Investors’ reactions to Biden’s State of the Union speech
SINGAPORE (Reuters) -Following are reactions from analysts and investors to U.S. President Joe Biden’s State of the Union speech on Tuesday, in which he challenged Republicans to lift the debt ceiling and support tax policies that are friendlier to middle class Americans.
In his first address to a joint session of Congress since Republicans took control of the House of Representatives in January, Biden hammered corporations for profiteering from the pandemic, and ran through a wish list of economic proposals, such as a minimum tax for billionaires, and a quadrupling of the tax on corporate stock buybacks.
TINA TENG, MARKETS ANALYST, CMC MARKETS, AUCKLAND
“President Biden faces multiple well-known issues that the economy is encountering, such as decades-high inflation, rising interest rates, the endless raising debt ceiling, a shortage of oil supply and deteriorated US-China relations.
“Obviously, he will not get Republicans to agree with all the above matters regarding his policy orientation. With a divided government, President Biden will face a big challenge in the election next year.
“Financial markets are usually pro a Republican government rather than a Democratic government regarding economic growth, monetary policy (though this is independent of the Fed), and diplomatic affairs.”
DAMIEN BOEY, CHIEF MACRO STRATEGIST, BARRENJOEY, SYDNEY
“The most important caveat is that you gotta pass this gridlock that is at the house and the senate.
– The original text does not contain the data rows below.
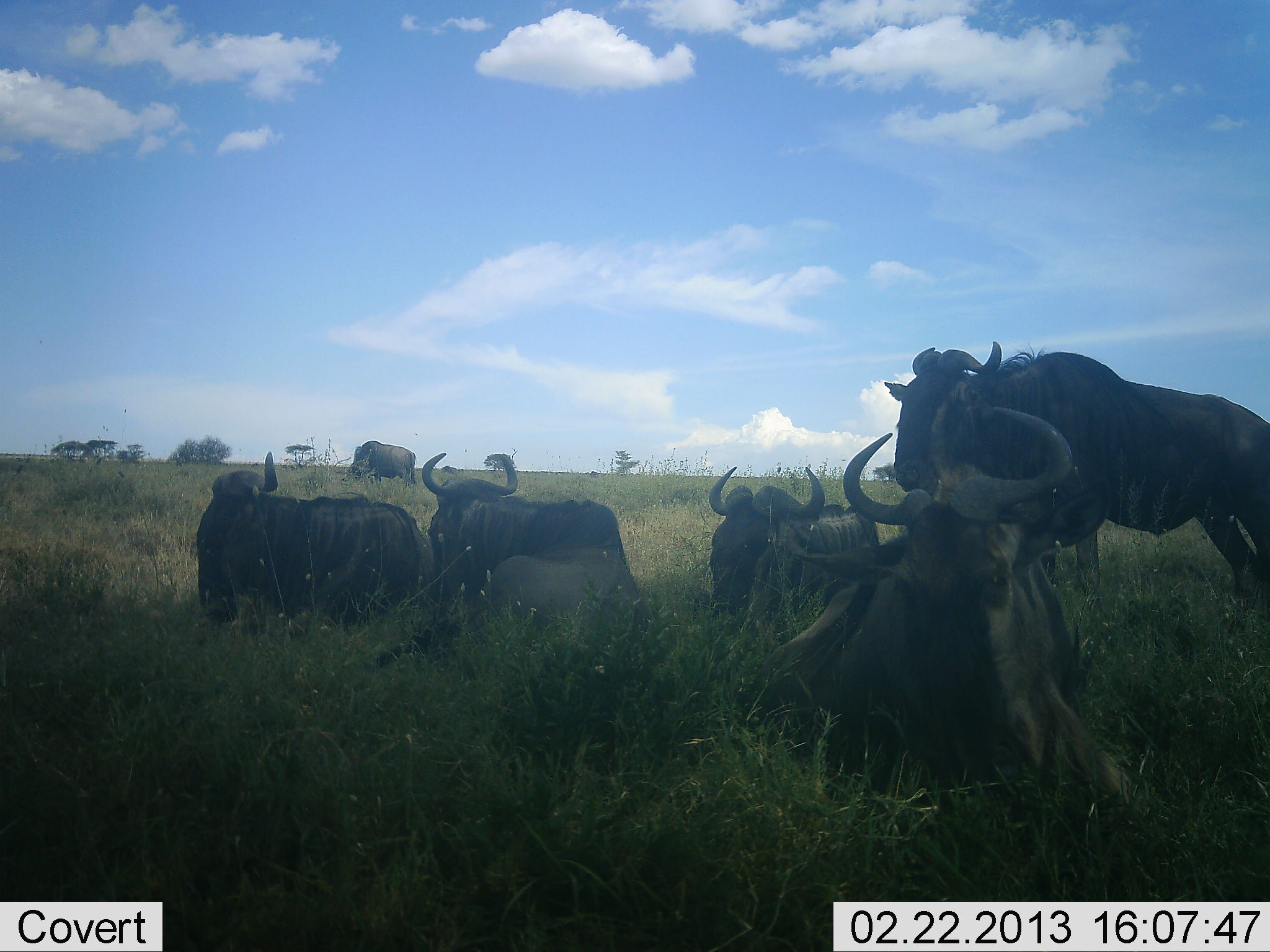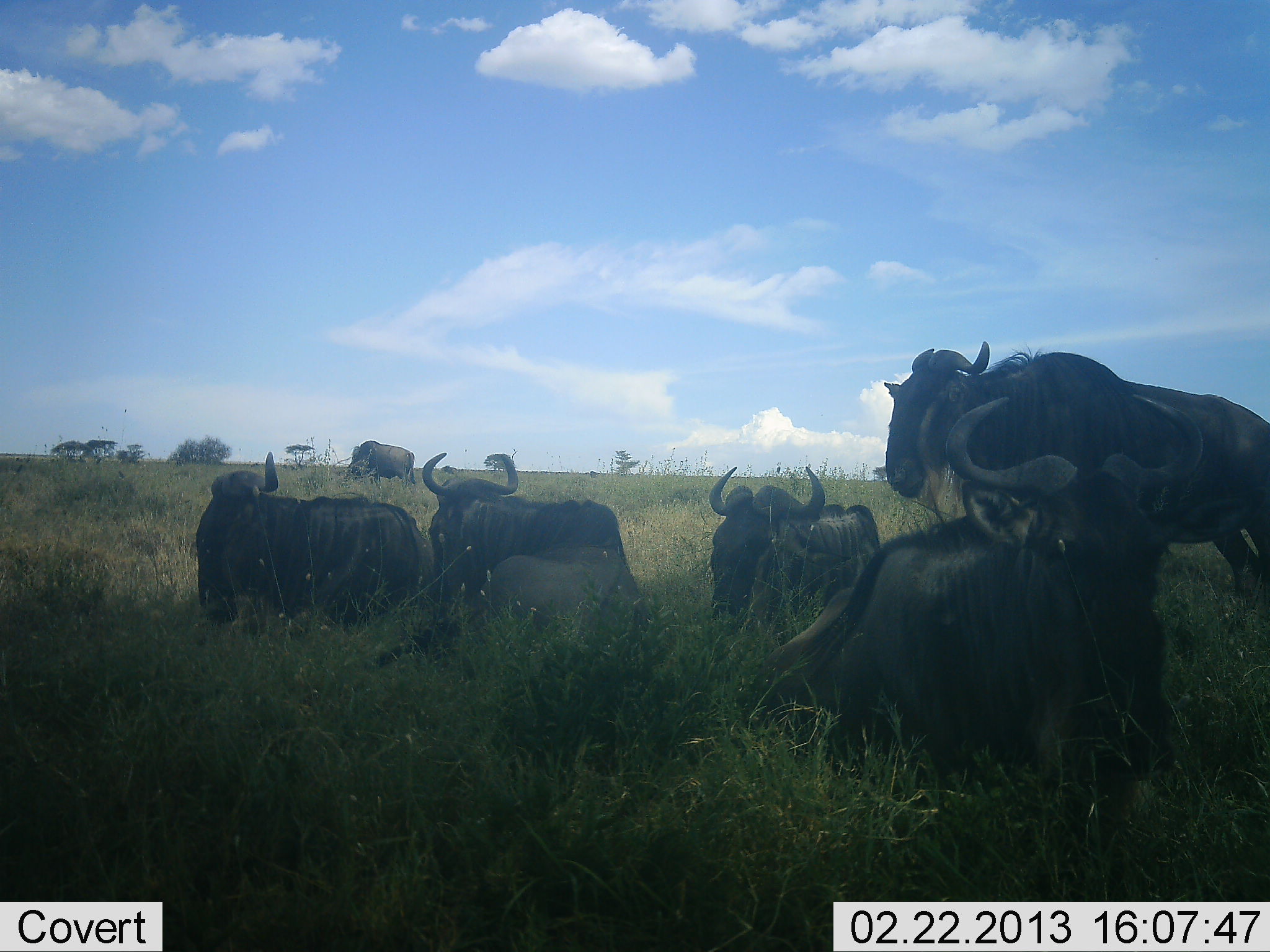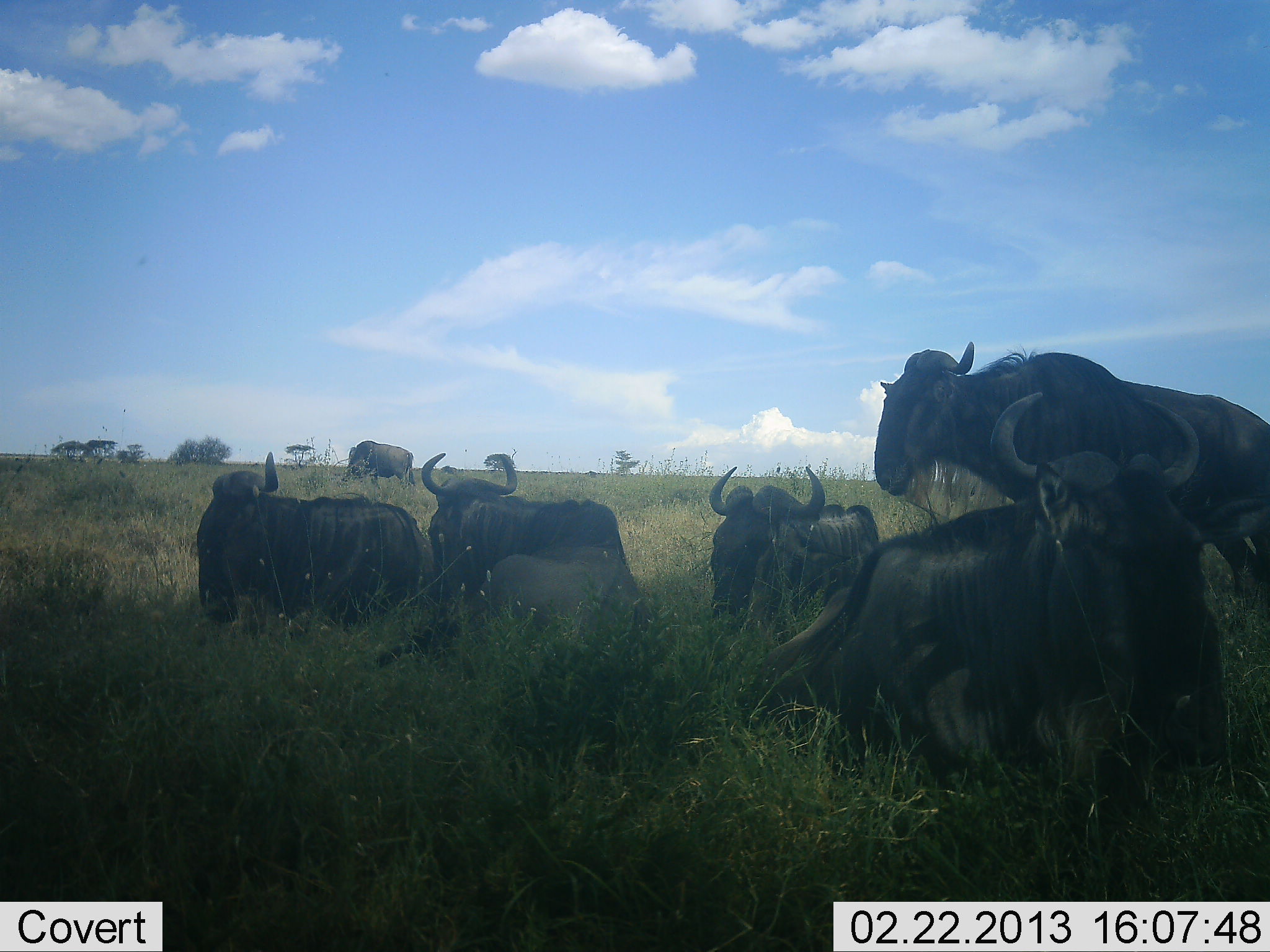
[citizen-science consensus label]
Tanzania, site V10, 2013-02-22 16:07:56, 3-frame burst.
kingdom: Animalia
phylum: Chordata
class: Mammalia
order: Artiodactyla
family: Bovidae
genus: Connochaetes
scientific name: Connochaetes taurinus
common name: blue wildebeest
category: wildebeest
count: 6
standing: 70%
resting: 100%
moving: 10%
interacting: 3%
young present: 0%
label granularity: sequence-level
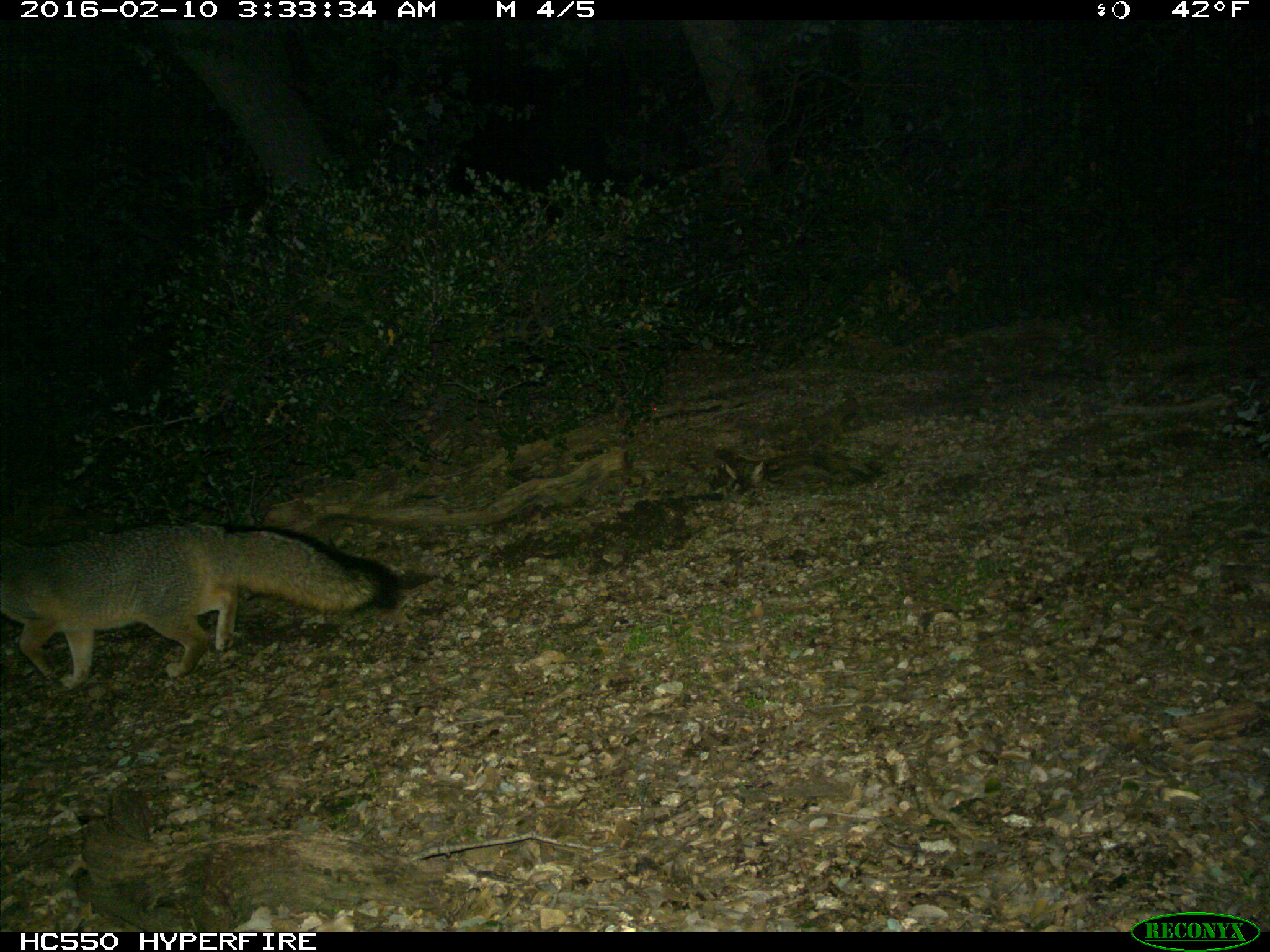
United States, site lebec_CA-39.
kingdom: Animalia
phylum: Chordata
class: Mammalia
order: Carnivora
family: Canidae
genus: Urocyon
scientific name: Urocyon cinereoargenteus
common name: gray fox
Urocyon cinereoargenteus (gray fox).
“That is particularly topical because you’re going to hit the debt ceiling when you get to August. Obviously Biden is clearly pitching to the Republicans is that they wanna work together. Most people anticipate that is not going to be an easy promise as you get there.”
“There is also redistribution of things where you get the rich to pay more tax. That’s not going to help with consumption a lot.
“So Biden’s whole pitch is about inflation coming down, but it is not my problem because it is here before I got here. But the risk is that if you overstimulate, while you have a tight labor market, that is going to be a problem for short-term rates.
“Does this change the investment themes when the yield curve is still inverted? People are still arguing for hard landing risks, portfolio managers are concerned about everything moving up and down together? No it doesn’t.”
NAKA MATSUZAWA, CHIEF STRATEGIST, NOMURA, TOKYO
“I expected some more hawkish comments on China. Biden should be clearer about how they are going to develop the supply chain away from China. Trade with China is still increasing, rather than decreasing, at this moment. In that sense, he wasn’t hawkish enough.”